In Which Charles Wesley’s Cat Considers the Afterlife published on No Comments on In Which Charles Wesley’s Cat Considers the AfterlifePurchase

I needed a goofy comic about a cat this week.  Charles Wesley once wrote a hymn about his pet cat, Grimalkin, or Grimmy for short, who has been featured a few times on Wesley Bros before.  It’s also worth noting that John Wesley’s sermon, The General Deliverance, anticipated the salvation of animals (based on Romans 8:19-22 and Isaiah 11:6-9).  He argued that God had created a perfect harmony within all Creation before the Fall of man, a harmony that all Creation longs for again through the redemption of Jesus Christ.  There’s a lovely article on this sermon by Allan R. Bevere at this link. Bevere reflects on Wesley’s sermon, saying, “Jesus himself counsels us that even though human beings are much more important to God than sparrows, the sparrows still matter, and God cares for them (Matthew 6:26-27).”

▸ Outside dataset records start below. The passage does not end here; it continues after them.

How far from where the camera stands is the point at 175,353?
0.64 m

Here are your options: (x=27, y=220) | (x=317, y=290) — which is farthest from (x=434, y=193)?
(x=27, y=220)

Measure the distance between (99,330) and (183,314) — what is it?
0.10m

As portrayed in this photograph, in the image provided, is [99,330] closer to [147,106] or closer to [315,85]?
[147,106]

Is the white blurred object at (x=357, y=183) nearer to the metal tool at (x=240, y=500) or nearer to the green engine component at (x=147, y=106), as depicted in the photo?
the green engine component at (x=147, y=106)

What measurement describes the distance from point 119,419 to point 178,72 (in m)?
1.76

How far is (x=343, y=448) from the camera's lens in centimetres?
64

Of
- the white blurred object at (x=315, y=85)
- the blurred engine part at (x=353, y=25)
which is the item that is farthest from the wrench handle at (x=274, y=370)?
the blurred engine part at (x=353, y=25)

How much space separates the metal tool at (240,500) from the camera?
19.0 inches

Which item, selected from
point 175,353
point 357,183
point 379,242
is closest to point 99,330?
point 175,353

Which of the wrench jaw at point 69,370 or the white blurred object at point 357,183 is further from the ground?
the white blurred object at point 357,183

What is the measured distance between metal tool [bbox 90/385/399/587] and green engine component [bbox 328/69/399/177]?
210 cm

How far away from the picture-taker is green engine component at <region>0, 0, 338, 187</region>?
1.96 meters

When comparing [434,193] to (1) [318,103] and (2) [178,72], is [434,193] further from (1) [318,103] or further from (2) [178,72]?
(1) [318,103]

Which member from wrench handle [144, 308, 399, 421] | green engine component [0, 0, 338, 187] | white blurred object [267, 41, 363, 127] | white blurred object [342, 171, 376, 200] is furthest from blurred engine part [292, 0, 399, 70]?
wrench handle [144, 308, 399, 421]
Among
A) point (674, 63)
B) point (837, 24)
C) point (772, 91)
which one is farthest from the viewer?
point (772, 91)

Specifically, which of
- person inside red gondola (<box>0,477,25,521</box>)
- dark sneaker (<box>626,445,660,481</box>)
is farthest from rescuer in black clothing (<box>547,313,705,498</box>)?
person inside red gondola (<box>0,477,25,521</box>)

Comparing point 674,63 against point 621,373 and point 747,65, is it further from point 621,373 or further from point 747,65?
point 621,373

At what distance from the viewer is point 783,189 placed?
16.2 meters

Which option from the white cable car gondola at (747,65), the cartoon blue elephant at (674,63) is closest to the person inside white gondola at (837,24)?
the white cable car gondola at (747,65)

If you are concerned about how many gazillions of mosquitos will be in heaven should they all be resurrected, I do not think that is the point of such speculative theology.  Presumably, the New Heaven and the New Earth would be so far beyond our comprehension that it will not be a real issue how God plans to house and sustain the resurrected bodies and souls of so many creatures great and small that have existed across the span of time.  Grimalkin is more concerned with what our relationships will be with our natural enemies in the next life, especially if predator is finally at peace with the prey.   I think for us human-types, the bigger question scripture calls us to is, what types of lives ought we to live here and now that would prepare us for such a future?